[Dataset rows]
----
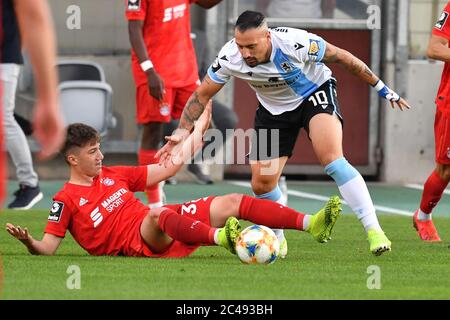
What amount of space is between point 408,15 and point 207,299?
1115 centimetres

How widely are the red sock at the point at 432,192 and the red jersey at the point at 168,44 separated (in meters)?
2.67

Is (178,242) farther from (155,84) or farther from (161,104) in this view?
(161,104)

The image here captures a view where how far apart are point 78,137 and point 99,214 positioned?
1.72ft

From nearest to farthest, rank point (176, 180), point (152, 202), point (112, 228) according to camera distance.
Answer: point (112, 228) < point (152, 202) < point (176, 180)

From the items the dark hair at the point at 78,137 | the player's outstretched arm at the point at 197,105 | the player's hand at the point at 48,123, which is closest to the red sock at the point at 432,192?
the player's outstretched arm at the point at 197,105

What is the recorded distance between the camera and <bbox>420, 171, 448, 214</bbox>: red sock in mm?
10039

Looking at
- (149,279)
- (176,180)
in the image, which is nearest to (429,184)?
(149,279)

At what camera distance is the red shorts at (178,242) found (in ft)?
26.5

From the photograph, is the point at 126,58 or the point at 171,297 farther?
the point at 126,58

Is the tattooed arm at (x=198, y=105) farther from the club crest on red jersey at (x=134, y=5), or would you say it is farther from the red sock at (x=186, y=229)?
the club crest on red jersey at (x=134, y=5)

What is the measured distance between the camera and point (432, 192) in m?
10.1

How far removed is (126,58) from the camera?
55.2 feet

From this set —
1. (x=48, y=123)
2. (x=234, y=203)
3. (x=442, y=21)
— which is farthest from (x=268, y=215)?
(x=48, y=123)

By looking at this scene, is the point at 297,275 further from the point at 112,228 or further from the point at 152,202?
the point at 152,202
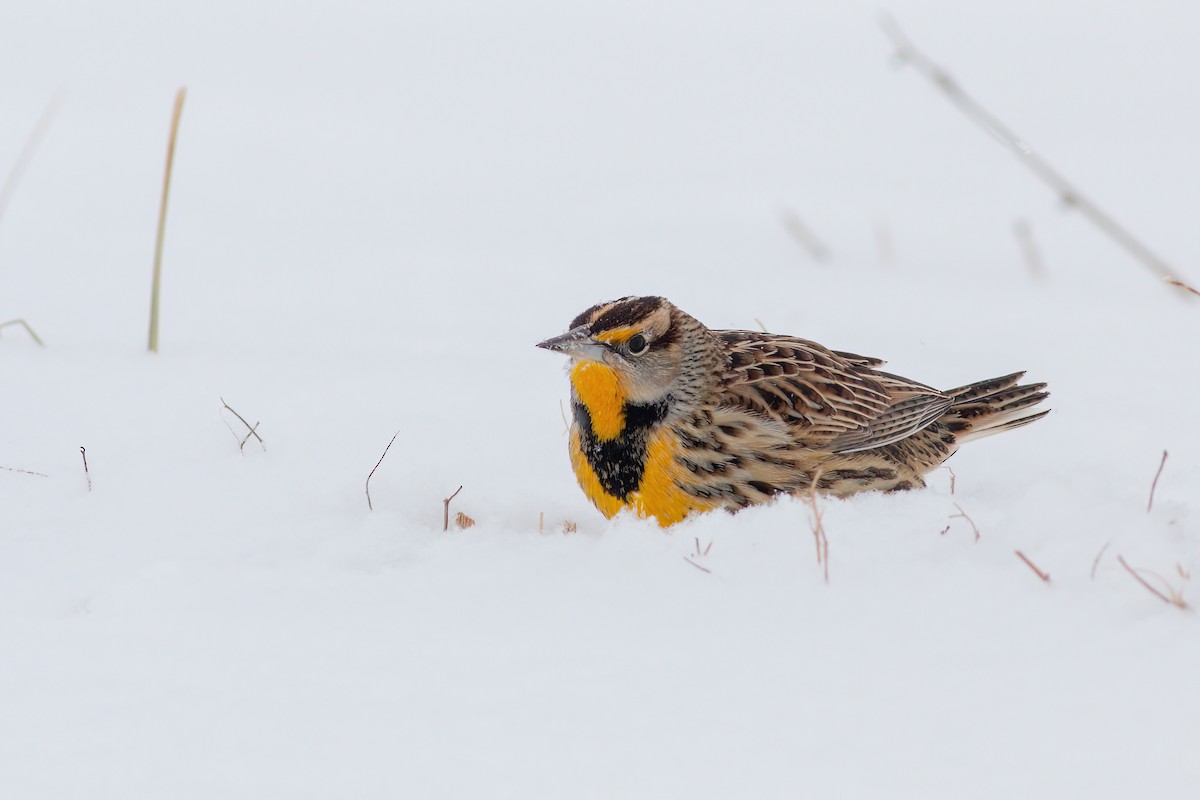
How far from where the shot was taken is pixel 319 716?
112 inches

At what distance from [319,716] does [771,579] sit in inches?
43.6

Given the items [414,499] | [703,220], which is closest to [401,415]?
[414,499]

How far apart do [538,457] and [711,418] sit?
27.8 inches

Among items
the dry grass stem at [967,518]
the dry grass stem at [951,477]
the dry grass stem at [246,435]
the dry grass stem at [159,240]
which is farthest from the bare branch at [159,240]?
the dry grass stem at [967,518]

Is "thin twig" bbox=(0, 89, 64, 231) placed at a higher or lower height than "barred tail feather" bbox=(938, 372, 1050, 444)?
higher

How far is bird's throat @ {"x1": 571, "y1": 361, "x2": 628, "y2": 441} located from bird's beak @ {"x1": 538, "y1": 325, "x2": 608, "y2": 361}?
0.05 metres

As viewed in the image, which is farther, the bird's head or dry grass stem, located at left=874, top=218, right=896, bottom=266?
dry grass stem, located at left=874, top=218, right=896, bottom=266

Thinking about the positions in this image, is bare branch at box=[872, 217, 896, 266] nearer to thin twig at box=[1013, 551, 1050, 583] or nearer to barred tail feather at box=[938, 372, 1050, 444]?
barred tail feather at box=[938, 372, 1050, 444]

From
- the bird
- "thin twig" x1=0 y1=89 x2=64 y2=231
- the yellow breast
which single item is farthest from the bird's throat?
"thin twig" x1=0 y1=89 x2=64 y2=231

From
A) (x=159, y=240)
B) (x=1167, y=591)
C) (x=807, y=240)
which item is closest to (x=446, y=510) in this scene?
(x=1167, y=591)

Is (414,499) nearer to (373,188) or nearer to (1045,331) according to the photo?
(1045,331)

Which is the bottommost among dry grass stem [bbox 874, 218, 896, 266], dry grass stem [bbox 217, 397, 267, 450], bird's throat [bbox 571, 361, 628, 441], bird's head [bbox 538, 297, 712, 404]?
dry grass stem [bbox 217, 397, 267, 450]

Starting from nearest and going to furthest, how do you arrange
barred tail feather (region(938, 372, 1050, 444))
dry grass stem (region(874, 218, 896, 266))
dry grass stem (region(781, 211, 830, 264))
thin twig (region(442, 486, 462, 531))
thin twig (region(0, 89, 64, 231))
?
thin twig (region(442, 486, 462, 531)), barred tail feather (region(938, 372, 1050, 444)), dry grass stem (region(781, 211, 830, 264)), dry grass stem (region(874, 218, 896, 266)), thin twig (region(0, 89, 64, 231))

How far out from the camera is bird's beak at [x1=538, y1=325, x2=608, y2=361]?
4406mm
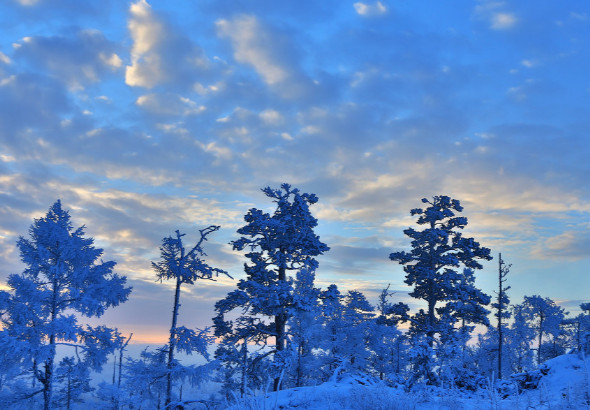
----
Task to carry out:
Swap "camera" for "lens" throughout the listing from its start through the line with "27.8 inches", keeping everything else the same. Can you give back those lines without the pictures?

Correct result:
What amount of space is between point 408,15 and point 207,299?
1115 centimetres

How widely are the red sock at the point at 432,192 and the red jersey at the point at 168,44 separated (in meters)?
2.67

Is (178,242) farther from (155,84) or farther from (161,104) in this view?
(161,104)

The image here captures a view where how far apart are point 78,137 and point 99,214 positioned?
1.72ft

From nearest to farthest, rank point (176, 180), point (152, 202), point (112, 228) according to lens distance.
Answer: point (112, 228) < point (152, 202) < point (176, 180)

From the items the dark hair at the point at 78,137 | the player's outstretched arm at the point at 197,105 | the player's hand at the point at 48,123, which is closest to the red sock at the point at 432,192?
the player's outstretched arm at the point at 197,105

What is the recorded distance between the lens and <bbox>420, 171, 448, 214</bbox>: red sock in mm?
10039

Looking at
- (149,279)
- (176,180)
in the image, which is nearest to (429,184)?
(149,279)

At what lens distance is the red shorts at (178,242) found (in ft)?
26.5

From the photograph, is the point at 126,58 or the point at 171,297 farther?
the point at 126,58

Is the tattooed arm at (x=198, y=105) farther from the club crest on red jersey at (x=134, y=5), or would you say it is farther from the red sock at (x=186, y=229)?
the club crest on red jersey at (x=134, y=5)

What is the measured distance between the lens and point (432, 192) in m?
10.1

How far removed is (126,58) from the lens?
55.2 feet

From this set —
1. (x=48, y=123)
2. (x=234, y=203)
3. (x=442, y=21)
— which is farthest from (x=268, y=215)?
(x=48, y=123)

By looking at this scene, is the point at 297,275 further from the point at 112,228 or further from the point at 152,202?
the point at 152,202
How far from where the shot was taken is pixel 319 716?
112 inches

At what distance from [319,716] does [771,579] sit in inches?
43.6

Given the items [414,499] | [703,220], which is closest to [401,415]?
[414,499]

How far apart do [538,457] and [711,418] sit?
27.8 inches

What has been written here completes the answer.